According to Bloomberg, Singapore may also be attractive for black-check companies amid tightening US disclosure rules. As of June, three blank-check firms had been listed on the exchange this year. Meanwhile, the region is becoming a hub for tech-backed billion-dollar businesses. Many of these firms may soon be looking to list in the tech and innovation hub.
However, IPO activity has been lower than anticipated this year amid global market turbulence caused, in part, by Russia’s invasion of Ukraine, but also, more specifically to the region, such as unpredictable lockdowns in China. De Win expects activity to pick up towards the end of 2022, adding, “it’s very rare for markets to remain shut for three quarters in a row because, at the end of the day, people need access to liquidity.” He noted that the SGX pipeline is stronger than it has been in a long time.
Dual listings agreement
In a recent but relevant development, SGX said it was working with NYSE for dual listing of companies on both the bourses. The development would allow investors to tap overseas investment opportunities on the two major exchanges, similar to moves already developed with the London Stock Exchange (LSE).
“Dual listings between the NYSE and SGX Group benefit issuers by allowing them to tap into pools of capital in key markets outside of their home regions,” the two bourses said.
Alternatives overseas listings
Singapore is not the only option for Chinese firms looking to hedge political risk. The Hong Kong Stock Exchange is a major international bourse, allowing companies to tap international capital while providing access for Chinese investors. Companies with a dual primary listing in Hong Kong can apply to be included in stock connect. This is a real-time link to the city's bourse which allows mainland Chinese investors to buy stocks with greater ease.

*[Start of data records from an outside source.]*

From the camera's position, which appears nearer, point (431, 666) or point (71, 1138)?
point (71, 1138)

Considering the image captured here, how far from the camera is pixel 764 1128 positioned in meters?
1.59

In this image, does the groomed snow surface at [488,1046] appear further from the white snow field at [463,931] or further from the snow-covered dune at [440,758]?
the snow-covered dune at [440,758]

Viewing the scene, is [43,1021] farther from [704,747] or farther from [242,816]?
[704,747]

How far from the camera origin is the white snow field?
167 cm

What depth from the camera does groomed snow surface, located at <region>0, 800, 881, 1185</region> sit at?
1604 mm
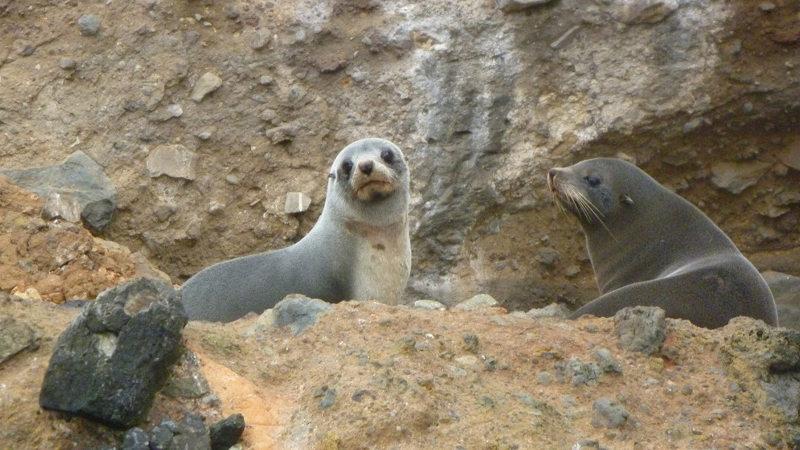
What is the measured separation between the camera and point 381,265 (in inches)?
306

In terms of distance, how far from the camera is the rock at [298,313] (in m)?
5.23

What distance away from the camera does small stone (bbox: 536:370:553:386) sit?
4.95 m

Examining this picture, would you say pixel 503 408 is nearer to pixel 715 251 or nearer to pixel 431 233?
pixel 715 251

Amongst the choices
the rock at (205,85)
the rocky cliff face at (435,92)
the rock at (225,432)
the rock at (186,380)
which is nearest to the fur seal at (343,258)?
the rocky cliff face at (435,92)

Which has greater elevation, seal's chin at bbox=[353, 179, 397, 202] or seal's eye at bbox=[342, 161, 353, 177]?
seal's eye at bbox=[342, 161, 353, 177]

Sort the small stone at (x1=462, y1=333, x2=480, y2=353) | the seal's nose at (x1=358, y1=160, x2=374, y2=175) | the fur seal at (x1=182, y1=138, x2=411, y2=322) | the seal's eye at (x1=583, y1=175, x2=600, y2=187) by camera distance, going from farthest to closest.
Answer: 1. the seal's eye at (x1=583, y1=175, x2=600, y2=187)
2. the seal's nose at (x1=358, y1=160, x2=374, y2=175)
3. the fur seal at (x1=182, y1=138, x2=411, y2=322)
4. the small stone at (x1=462, y1=333, x2=480, y2=353)

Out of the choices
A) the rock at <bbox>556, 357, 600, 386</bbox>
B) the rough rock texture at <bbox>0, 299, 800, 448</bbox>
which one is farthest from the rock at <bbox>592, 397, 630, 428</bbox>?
the rock at <bbox>556, 357, 600, 386</bbox>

The SIX Swiss Exchange, based in Zurich, is another alternative, albeit one largely removed from China and the ASEAN region. In late July, four Chinese companies became the first to issue shares in Switzerland via a China stock connect program. The companies raised about US$1.5 billion. According to CNBC, 10 Chinese-listed companies plan to offer shares in Switzerland following the introduction of the new stock connect program.

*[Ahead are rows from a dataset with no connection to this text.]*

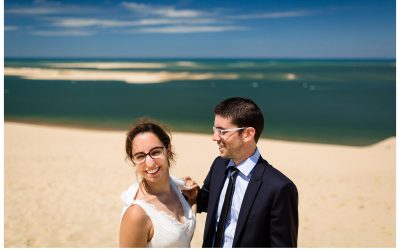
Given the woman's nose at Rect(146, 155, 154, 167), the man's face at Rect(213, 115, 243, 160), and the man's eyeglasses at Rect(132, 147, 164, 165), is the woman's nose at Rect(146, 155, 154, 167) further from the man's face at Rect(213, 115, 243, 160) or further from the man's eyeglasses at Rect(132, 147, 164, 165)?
the man's face at Rect(213, 115, 243, 160)

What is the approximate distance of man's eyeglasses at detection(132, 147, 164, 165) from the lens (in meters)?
3.40

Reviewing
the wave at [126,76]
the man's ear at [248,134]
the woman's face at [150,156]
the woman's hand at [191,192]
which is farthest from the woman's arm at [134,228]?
the wave at [126,76]

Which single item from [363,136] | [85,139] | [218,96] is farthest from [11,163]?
[218,96]

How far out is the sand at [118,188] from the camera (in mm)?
9375

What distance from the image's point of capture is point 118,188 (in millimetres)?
12562

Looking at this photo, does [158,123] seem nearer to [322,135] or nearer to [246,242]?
[246,242]

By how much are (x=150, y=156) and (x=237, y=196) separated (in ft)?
2.47

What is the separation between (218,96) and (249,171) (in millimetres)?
42938

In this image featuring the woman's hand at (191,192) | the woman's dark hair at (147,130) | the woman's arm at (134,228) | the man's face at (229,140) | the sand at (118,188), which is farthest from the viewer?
the sand at (118,188)

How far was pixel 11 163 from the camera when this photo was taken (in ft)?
50.1

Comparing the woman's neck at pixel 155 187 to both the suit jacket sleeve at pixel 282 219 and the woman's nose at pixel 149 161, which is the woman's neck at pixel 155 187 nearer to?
the woman's nose at pixel 149 161

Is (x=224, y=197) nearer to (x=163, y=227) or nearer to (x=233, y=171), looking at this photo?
(x=233, y=171)

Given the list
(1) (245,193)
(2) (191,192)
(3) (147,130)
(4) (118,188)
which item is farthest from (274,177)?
(4) (118,188)

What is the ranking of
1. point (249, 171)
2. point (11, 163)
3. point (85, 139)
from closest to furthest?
point (249, 171) < point (11, 163) < point (85, 139)
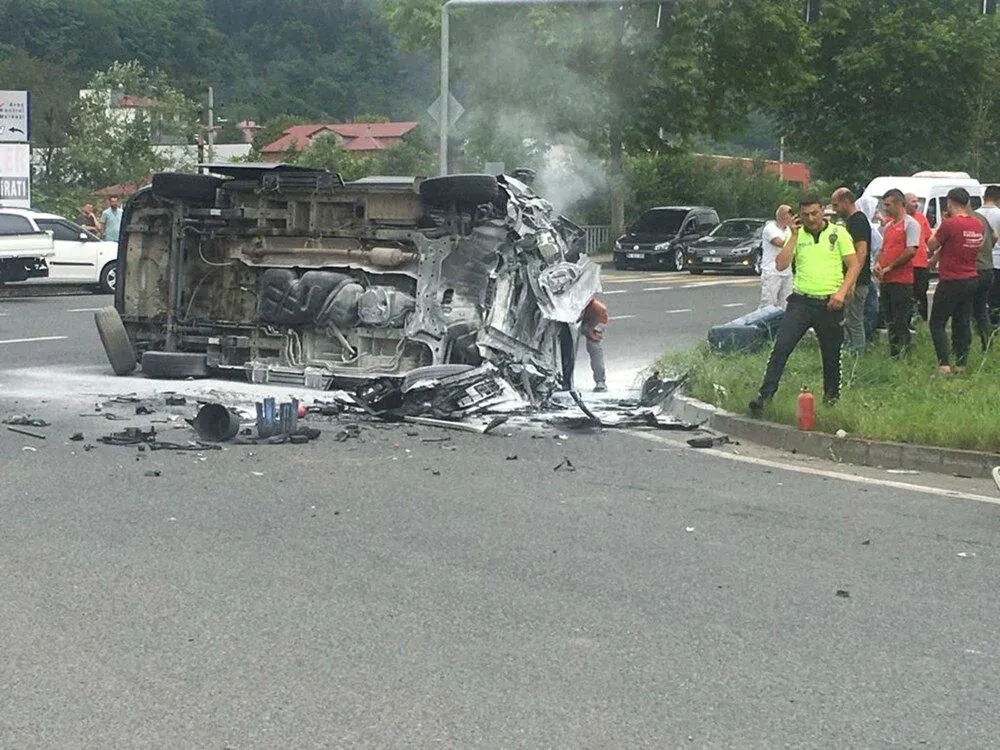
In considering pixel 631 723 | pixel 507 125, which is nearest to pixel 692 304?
pixel 507 125

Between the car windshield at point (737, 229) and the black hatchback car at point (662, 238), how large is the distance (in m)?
0.70

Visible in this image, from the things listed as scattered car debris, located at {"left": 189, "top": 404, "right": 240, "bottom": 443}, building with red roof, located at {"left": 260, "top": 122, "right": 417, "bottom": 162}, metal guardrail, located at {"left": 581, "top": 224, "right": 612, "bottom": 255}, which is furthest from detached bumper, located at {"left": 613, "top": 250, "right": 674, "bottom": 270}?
building with red roof, located at {"left": 260, "top": 122, "right": 417, "bottom": 162}

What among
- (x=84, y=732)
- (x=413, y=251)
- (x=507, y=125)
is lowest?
(x=84, y=732)

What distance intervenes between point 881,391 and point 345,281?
459 centimetres

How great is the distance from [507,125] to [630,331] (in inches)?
701

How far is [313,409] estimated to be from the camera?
1238 centimetres

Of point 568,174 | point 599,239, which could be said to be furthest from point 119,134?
point 568,174

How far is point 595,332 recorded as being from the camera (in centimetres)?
1423

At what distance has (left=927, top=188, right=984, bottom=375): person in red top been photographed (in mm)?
12852

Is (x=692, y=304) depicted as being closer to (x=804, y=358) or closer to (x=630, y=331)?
(x=630, y=331)

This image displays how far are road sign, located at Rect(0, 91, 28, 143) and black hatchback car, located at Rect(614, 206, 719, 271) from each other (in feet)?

London is another option, being the oldest and most international of all exchanges globally. Some US$4 trillion worth of stock is listed on the exchange. The LSE has already attempted to enhance the access of Chinese companies to the UK exchange. The Shanghai-London Stock Connect scheme saw four transactions and over US$5.8 billion of volume in 2019 and 2020. The scheme allows companies on both bourses to list on the other exchange. However, while Chinese companies can raise fresh capital, UK-listed companies are only allowed to issue Chinese Depository Receipts (CDRs), which are backed by existing shares.